A relatively modern work on the subject, The General Adaptive Syndrome, was written by Nobel Laureate Hans Seyle in 1944. While he identified many agents that increased the resistance of the host to disease, his primary emphasis was on the effects of stress - both the excessive mind-destroying stress of battle and his observation that little is accomplished by humans unless there is some minimal amount of stress-stimulation in their lives. Seyle's contention was that minute doses of the hormetin (the hormetic or stimulatory agent) start and alarm reaction, small doses induce the stage of resistance, and still larger doses bring about a stage of exhaustion in which the organism is no longer able to cope with the stressing agent.
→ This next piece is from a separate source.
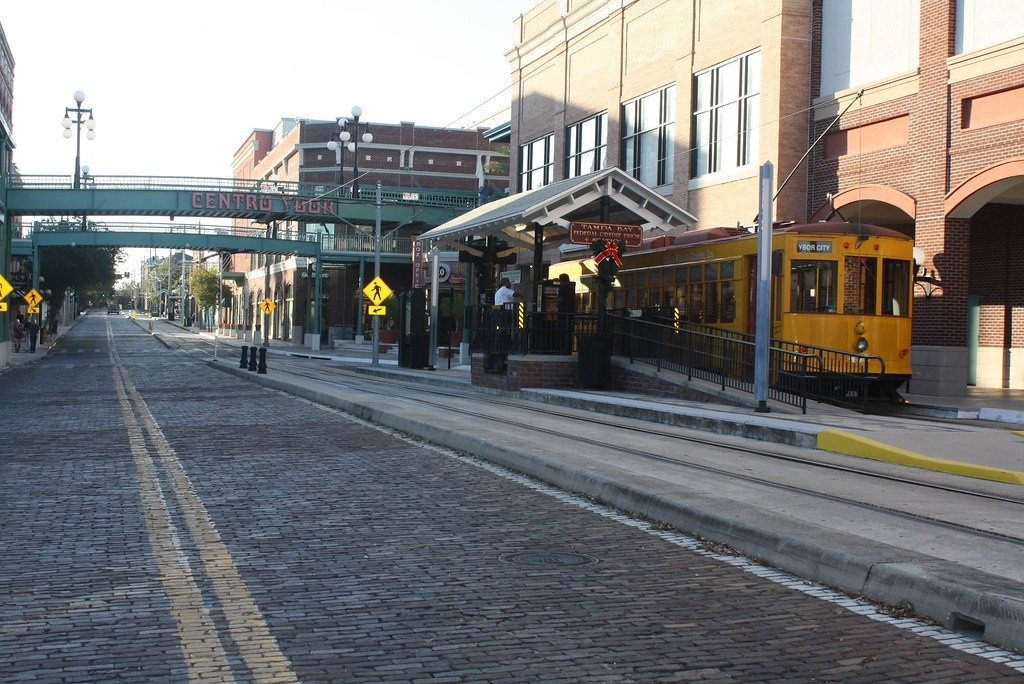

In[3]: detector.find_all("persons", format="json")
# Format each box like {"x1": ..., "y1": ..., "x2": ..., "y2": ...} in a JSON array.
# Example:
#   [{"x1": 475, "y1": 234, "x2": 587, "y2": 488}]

X-rays were one of the stress agents he often mentioned. [In describing his experiments, Seyle remarked, "I could find no noxious agent that did not elicit the syndrome" - meaning, of course, the "reverse effect."]

Walter A. Heiby shows numerous examples of low-dose stimulation - and the problem of over-stimulation - in his 1988 book, The Reverse Effect: How Vitamins and Minerals Promote Health and CAUSE Disease. [MediScience Publishers, Dearfield, Ill., 1988. Available for $59.50 from MediScience Publishers, Box 256A, Dearfield, IL 60015.] As you may have already deduced, his term for hormesis is "the reverse effect," expressing the change in response due to different levels of the same stimulant.

Prior to Southam and Erlich's use of the word hormesis in 1943 and Luckey's subsequent popularization of the term in his 1980 and 1991 books, another even worse tongue-torturer was used to characterize the phenomena: hormoligosis - which better defines the action of a small dose from the Greek olig meaning small or few, as in oligarchy.